Valdimar Jóhannsson | 1hr 46min
Through a dreary, snowy landscape somewhere in an Icelandic mountain range, a herd of bedraggled horses wander an open field. We approach them from a distance in one long take, though the sound of heavy breathing clues us in that we are perhaps not a neutral observer in this situation. The horses buck and whinny, spooked by our presence in this expansive, rural region, though the mysterious figure whose identity we have briefly adopted is kept largely offscreen for much of the film.
This description of the opening scene may not help any argument that Lamb is not, in fact, a horror film as it has been advertised, but what it may help to illustrate is just how much first-time director Valdimar Jóhannsson is following in the footsteps of Bela Tarr, the Hungarian filmmaker whose name is essentially synonymous with bleak, arthouse cinema, and who is credited as executive producer on this film. Like Tarr, the use of eerie, repetitive sound design to create the impression of silence is one of Jóhannsson’s greatest tools, letting us tune into the audible breathing of sheep, the whirring engine of a tractor, or the bitter wind blowing through valleys. Dialogue is sparse, but what little there is simply conveys the bare facts of María and Ingvar’s cold, lonely lives.
It takes the supernatural arrival of a semi-horrific, semi-adorable creature on their farm to bring about a sudden shift in mood, and after drawing out the details of what exactly makes this infant so odd for a long time, the reveal comes in an ever so brief glimpse sure to draw a couple of double-takes. It belongs neither to the world of humans, nor to the animal kingdom, yet all it takes is a fleeting period of shock for María and Ingvar to adjust before readily taking on the responsibility of raising it as their own. As they bring out a cot from the shed and set up a nursery, the existence of some past heartbreak is hinted at, letting us in on the emptiness present in their lives. Just like that, Lamb takes a small step away from the horror genre, and more into that of a psychological family drama, probing questions of how parenting instincts overlap with the welfare of such a unique, irreconcilably “different” child.
Though the arrival of Ingvar’s brother, Pétur, in this narrative initially serves to underscore the tension in this messy family dynamic, his presence ultimately does little to sway the emotion of the film one way or the other.
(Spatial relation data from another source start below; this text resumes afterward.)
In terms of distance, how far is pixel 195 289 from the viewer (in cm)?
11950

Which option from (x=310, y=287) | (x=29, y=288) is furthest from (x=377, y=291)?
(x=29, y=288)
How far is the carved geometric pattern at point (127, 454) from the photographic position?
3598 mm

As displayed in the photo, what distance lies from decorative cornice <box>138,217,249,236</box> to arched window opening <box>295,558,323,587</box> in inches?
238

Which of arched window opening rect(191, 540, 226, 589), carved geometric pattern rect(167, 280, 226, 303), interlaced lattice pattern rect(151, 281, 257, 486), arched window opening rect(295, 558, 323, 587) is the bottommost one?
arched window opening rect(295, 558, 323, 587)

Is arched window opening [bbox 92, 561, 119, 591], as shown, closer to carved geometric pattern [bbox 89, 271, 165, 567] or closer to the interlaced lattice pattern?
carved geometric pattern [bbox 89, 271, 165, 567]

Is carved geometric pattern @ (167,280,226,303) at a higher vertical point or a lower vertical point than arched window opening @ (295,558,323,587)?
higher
Explicit references to a past romance that he and María once shared do serve to instil tension in this family’s unaddressed, repressed emotions, but this touch of relationship drama does end up feeling more like an irrelevant footnote tacked onto everything else we watch play out.
Beyond this, there is a lot to be said about the way Jóhannsson finds such unexpected moments of humour in an otherwise merciless film. While combinations of snow, fog, wind, and rain leave us cowering at the beautiful terror of such an unforgiving environment, the ridiculousness of this family’s situation is never forgotten. The tittering one might hear from a theatre audience in certain parts is not at the expense of the film’s tension, nor is it an unintended consequence of some tonal mishandling. When forced to look at Lamb’s bizarre, folklore-tinted body horror, and then simultaneously faced with such desperate attempts by María, Ingvar, and Pétur to incorporate it into the pleasant image of a traditional, nuclear family, the straight-faced absurdity of humanity’s desire to tame the wildest, most incongruous parts of the world can be overpowering. In such situations as these, an exasperated laugh of disbelief directed at our own instinctual need for rigid, sanitised social structures might suffice just as well as anything.
Lamb is currently playing in theatres.